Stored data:
━━━━━━━━

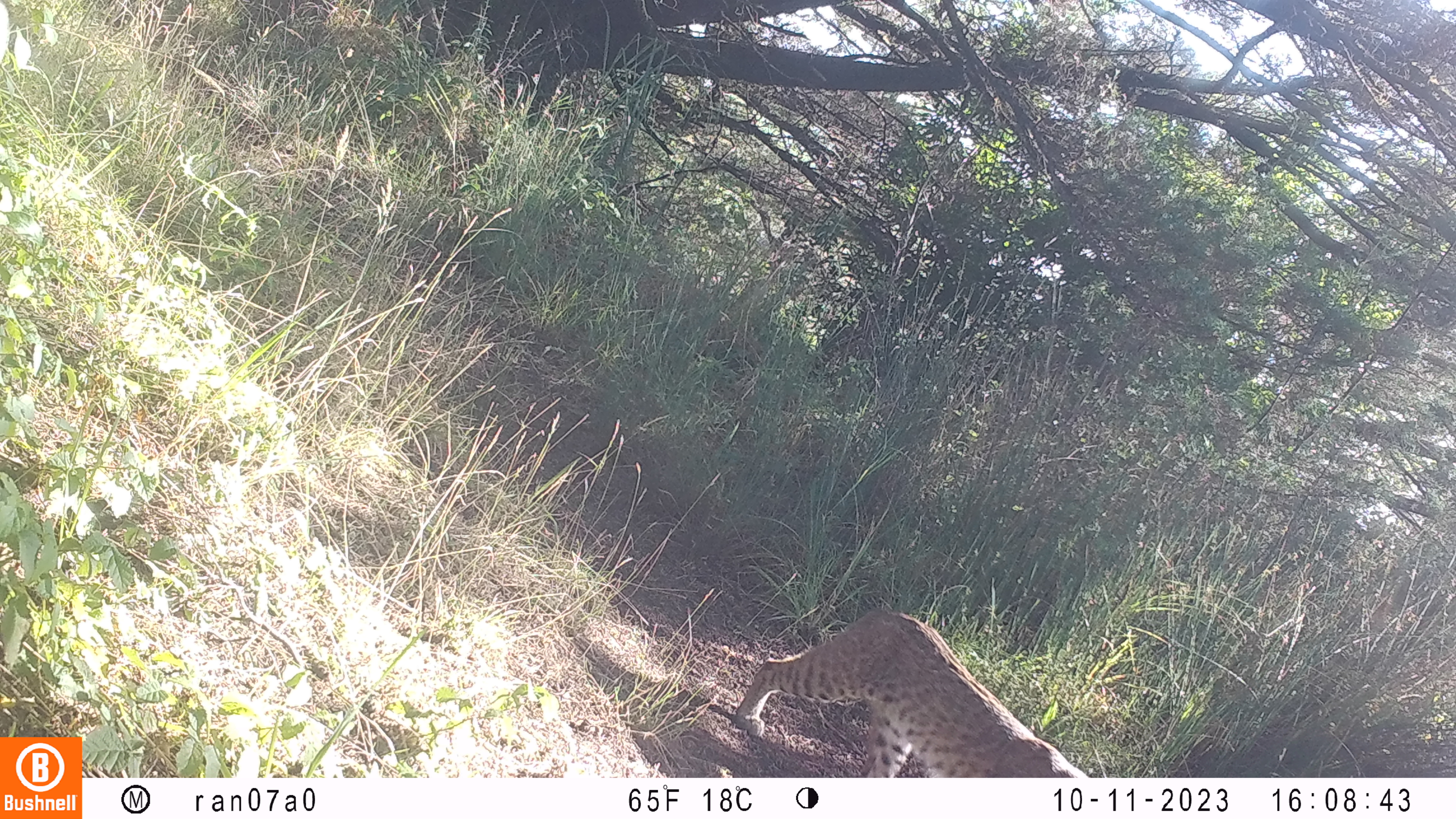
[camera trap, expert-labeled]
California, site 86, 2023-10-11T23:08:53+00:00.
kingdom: Animalia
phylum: Chordata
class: Mammalia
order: Carnivora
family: Felidae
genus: Lynx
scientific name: Lynx rufus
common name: bobcat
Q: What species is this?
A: Bobcat (Lynx rufus).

━━━━━━━━

# EXERCISE INSTRUCTIONS:
Verbatim reproduction of every entry is needed, with the images left out.

# WRITTEN SOLUTION:
[camera trap, expert-labeled]
California, site 86, 2023-10-11T23:08:53+00:00.
kingdom: Animalia
phylum: Chordata
class: Mammalia
order: Carnivora
family: Felidae
genus: Lynx
scientific name: Lynx rufus
common name: bobcat
Q: What species is this?
A: Bobcat (Lynx rufus).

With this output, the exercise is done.